Unnamed: 0,color,label
5,0.5,0
2,0.565054,1
4,0.5,1
3,0.434946,0


In [15]:
# Train a model on the encoded training set
model = LogisticRegression()
model.fit(train_df[['color']], train_df['label'])

# Make predictions on the encoded validation set
val_predictions = model.predict(val_df[['color']])

# Evaluate the model's performance
accuracy = accuracy_score(val_df['label'], val_predictions)
print("Validation accuracy:", accuracy)


Validation accuracy: 0.5


In [16]:
# check the correlation coefficient after target encoding
train_df.corr()

Unnamed: 0,color,label
color,1.0,0.707107
label,0.707107,1.0


### Using the 'soothing' argument

Smoothing, also known as regularization, is a technique used in target encoding to mitigate the risk of overfitting and handle categories with limited observations. It introduces a balance between the category-specific mean (or other aggregate value) and the global mean of the target variable. Smoothing assigns a weighted average of these two values, with the weight determined by a smoothing parameter or hyperparameter.

In [17]:
# Initialize target encoder with smoothing
# smoothing_param = 0.5  # Adjust the smoothing parameter
# encoder = ce.TargetEncoder(cols=['color'], smoothing=smoothing_param)

In this example, we added the smoothing parameter when initializing the TargetEncoder. The value of smoothing_param is set to 0.5, but you can adjust it according to your requirements.

When smoothing is applied, the encoding calculation for each category combines the category-specific mean and the global mean. The weight given to the category-specific mean depends on the smoothing parameter. Higher values of smoothing parameter lead to a stronger influence of the global mean, while lower values give more weight to the category-specific mean.

By incorporating smoothing, we reduce the impact of categories with sparse observations, preventing them from having extreme or unreliable target encodings. Smoothing helps to generalize the encoding and prevent overfitting by striking a balance between category-specific information and overall target variable distribution.

## How to choose your aggregate function?

The choice of aggregate function for target encoding depends on the nature of your dataset and the problem you are trying to solve.
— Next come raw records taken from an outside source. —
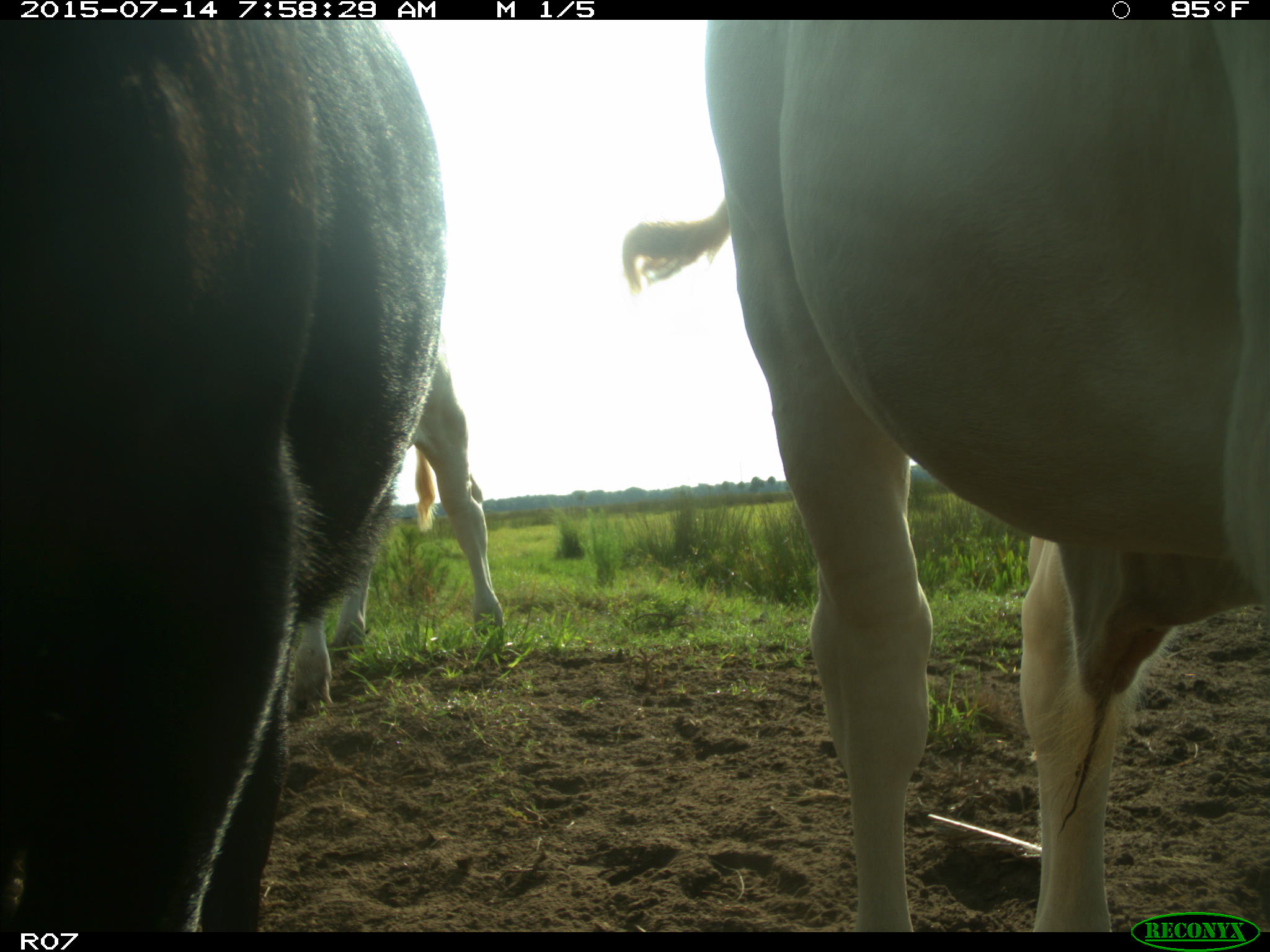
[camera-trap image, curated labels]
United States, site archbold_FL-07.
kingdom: Animalia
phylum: Chordata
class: Mammalia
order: Artiodactyla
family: Bovidae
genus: Bos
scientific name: Bos taurus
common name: domestic cow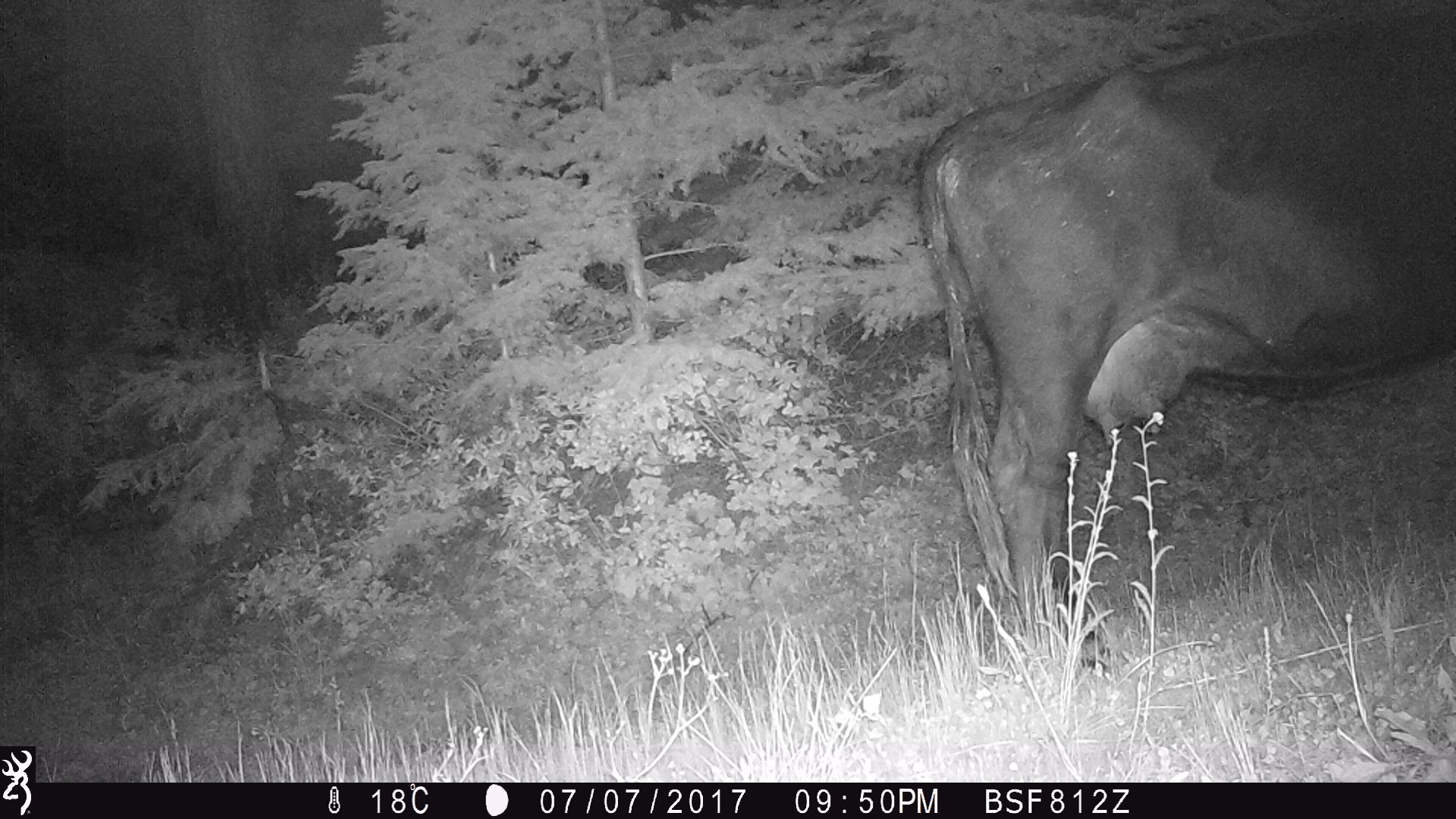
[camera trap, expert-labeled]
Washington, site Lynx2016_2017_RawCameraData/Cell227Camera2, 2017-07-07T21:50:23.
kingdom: Animalia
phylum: Chordata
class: Mammalia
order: Artiodactyla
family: Bovidae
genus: Bos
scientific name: Bos taurus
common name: domestic cattle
Domestic cattle (Bos taurus). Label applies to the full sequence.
There is no one-size-fits-all answer, and it often requires experimentation and domain knowledge to determine the most appropriate function.

For e.g.:

1. **Mean:** The mean is a commonly used aggregate function for target encoding. It provides a balanced representation of the target variable within each category. It is suitable when the distribution of the target variable is relatively symmetric and there are no extreme outliers.
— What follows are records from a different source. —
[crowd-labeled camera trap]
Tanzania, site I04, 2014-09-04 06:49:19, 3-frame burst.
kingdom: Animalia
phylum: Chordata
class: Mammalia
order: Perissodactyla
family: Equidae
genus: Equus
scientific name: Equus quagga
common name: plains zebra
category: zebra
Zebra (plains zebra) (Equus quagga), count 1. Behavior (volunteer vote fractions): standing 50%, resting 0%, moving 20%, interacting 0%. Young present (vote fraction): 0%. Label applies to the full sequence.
2. **Sum:** Summing the target variable values within each category can be useful when the target variable represents a count or a cumulative measure. It may be suitable for problems where the cumulative effect or the total occurrence is important.

3. **Count:** Counting the occurrences of each category in the target variable can be valuable when you want to capture the frequency or prevalence of each category. This can be particularly useful for imbalanced datasets or when the frequency of a category is informative.
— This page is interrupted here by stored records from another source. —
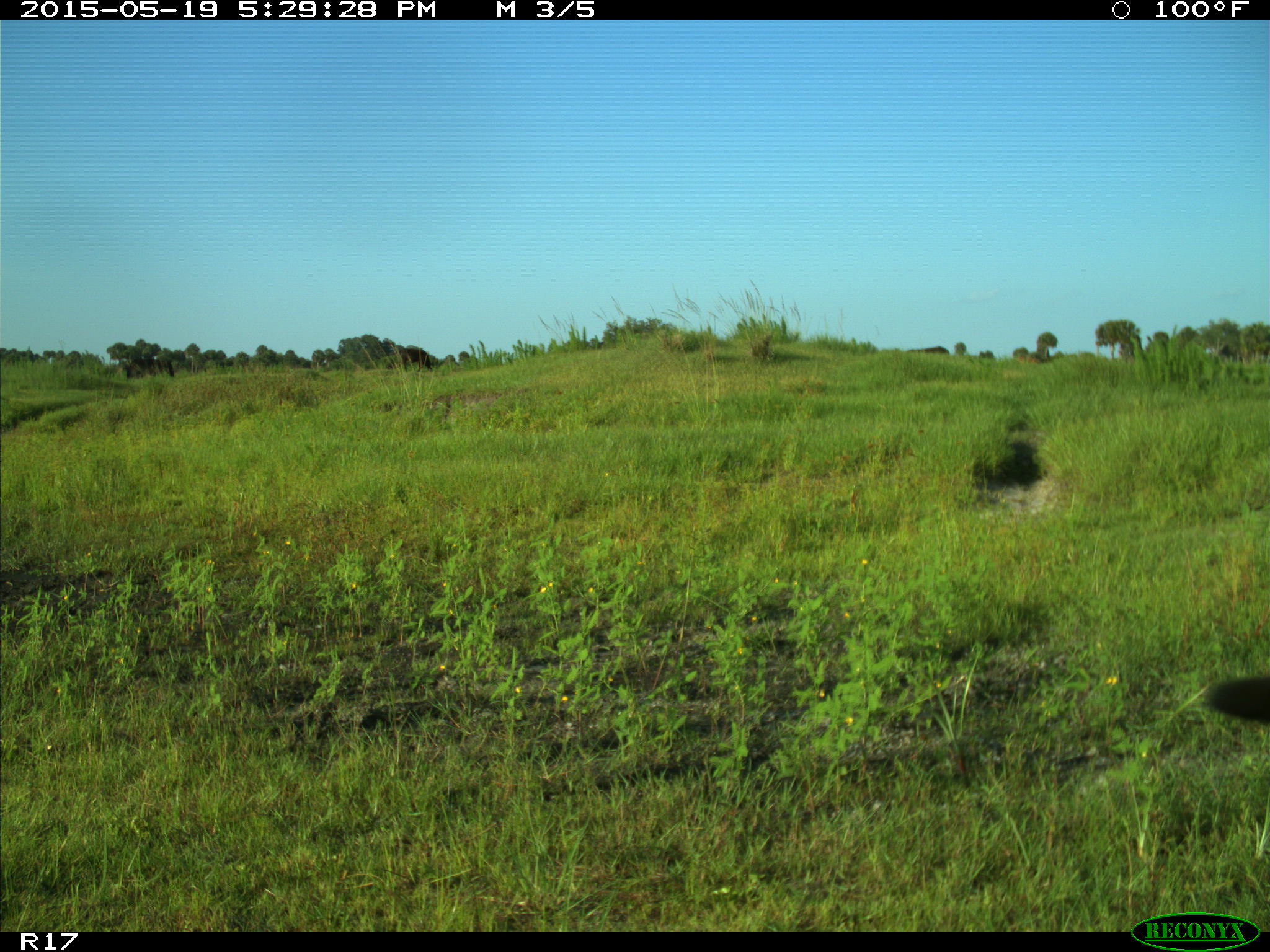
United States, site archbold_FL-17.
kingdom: Animalia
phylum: Chordata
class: Mammalia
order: Artiodactyla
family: Bovidae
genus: Bos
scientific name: Bos taurus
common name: domestic cow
Bos taurus (domestic cow).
4. **Median:** The median can be a robust alternative to the mean, especially if the target variable is skewed or contains outliers. It provides a measure of the central tendency that is less influenced by extreme values.

5. **Min/Max:** Using the minimum or maximum value of the target variable within each category can be relevant when you want to capture the extreme values or boundaries of the target variable for each category.

These are just a few examples of aggregate functions you can consider. The choice also depends on the specific characteristics of your dataset and the problem at hand. You can also explore other aggregate functions such as `standard deviation`, `percentile`, or any custom function that captures meaningful information about the relationship between the categorical variable and the target variable.

To select the best aggregate function, you can try multiple options and evaluate the impact on your model's performance. You can use validation techniques, such as cross-validation, to compare the performance of different encoding methods and choose the one that improves your model's accuracy, precision, recall, or other relevant metrics based on your problem domain.